Your objective:
For this exercise, reproduce the entries below exactly, but only from the line containing "② Positioning stop." through the line containing "⑤ End seal can", both included.

[Collection entries]
────────────────────

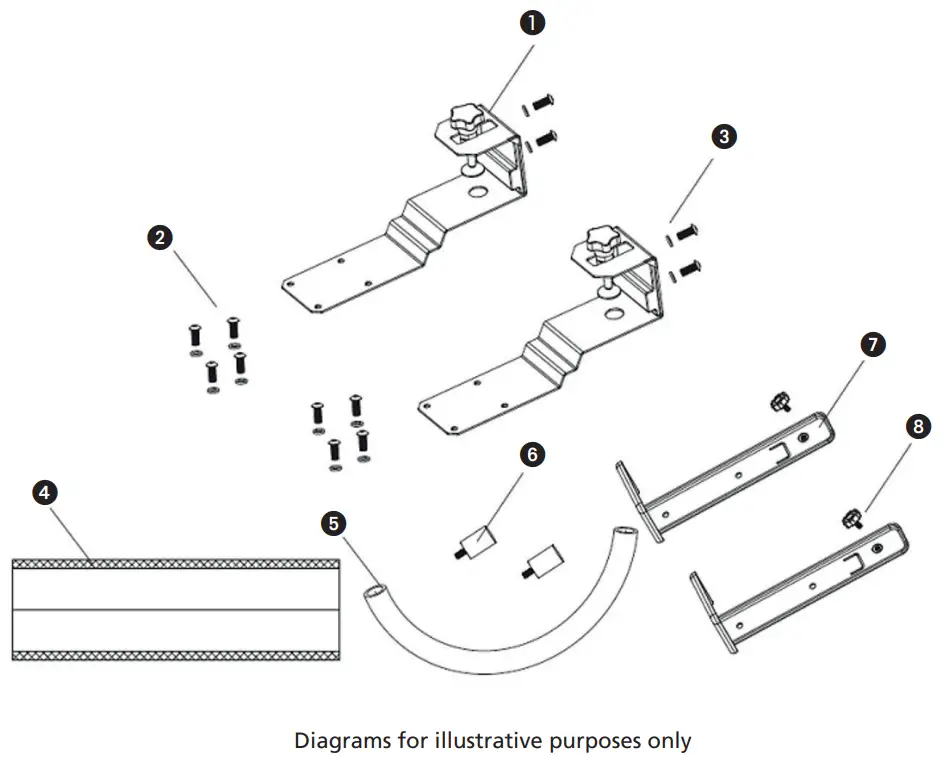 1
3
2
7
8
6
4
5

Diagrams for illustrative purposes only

────────────────────

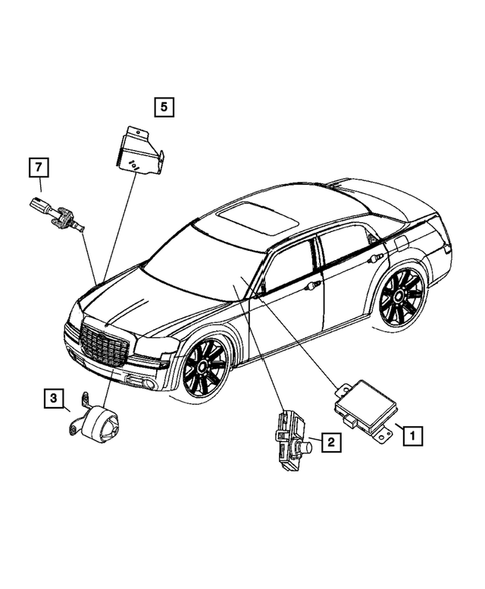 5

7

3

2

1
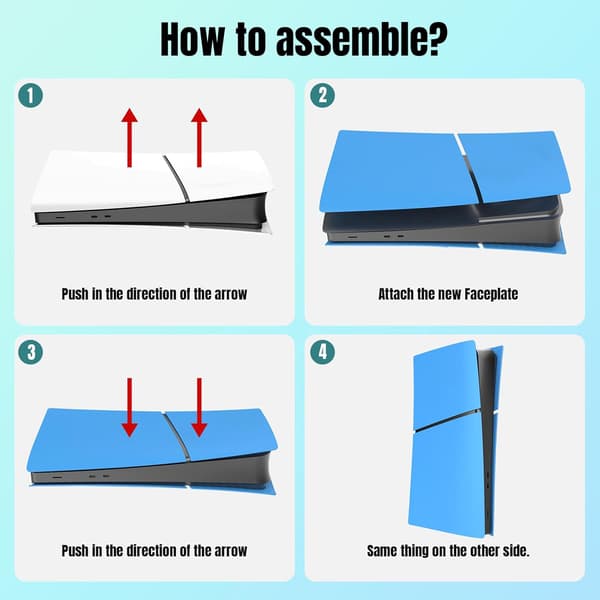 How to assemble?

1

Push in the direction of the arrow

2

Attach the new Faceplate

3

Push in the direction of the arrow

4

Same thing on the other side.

────────────────────

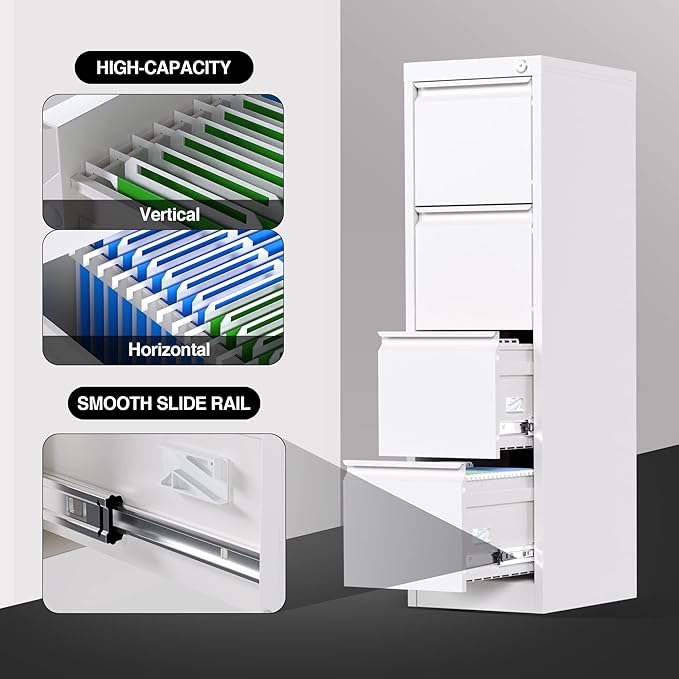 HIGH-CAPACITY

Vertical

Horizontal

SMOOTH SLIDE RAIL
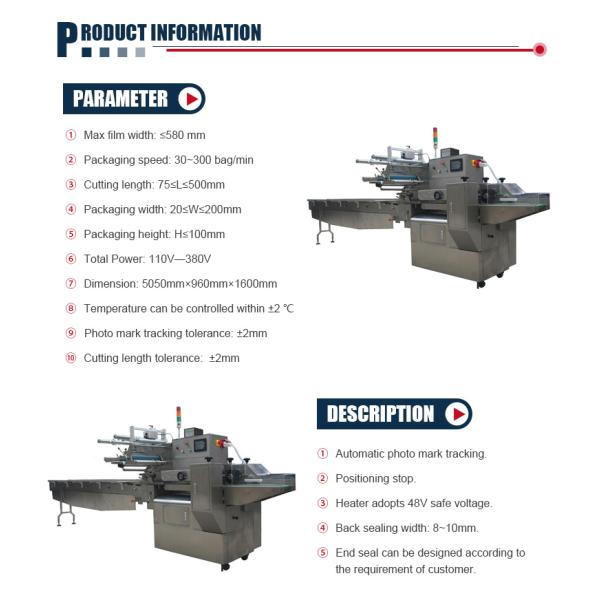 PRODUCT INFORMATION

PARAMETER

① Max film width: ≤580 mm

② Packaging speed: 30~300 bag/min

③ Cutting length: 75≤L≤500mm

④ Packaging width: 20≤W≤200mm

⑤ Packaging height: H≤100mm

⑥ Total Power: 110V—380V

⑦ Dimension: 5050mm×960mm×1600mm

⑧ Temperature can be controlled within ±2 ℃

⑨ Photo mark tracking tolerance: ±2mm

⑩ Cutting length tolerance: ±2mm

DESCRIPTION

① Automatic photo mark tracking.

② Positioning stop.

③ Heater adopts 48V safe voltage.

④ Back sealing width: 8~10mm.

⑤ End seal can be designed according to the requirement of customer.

────────────────────

Response to this exercise:
② Positioning stop.

③ Heater adopts 48V safe voltage.

④ Back sealing width: 8~10mm.

⑤ End seal can be designed according to the requirement of customer.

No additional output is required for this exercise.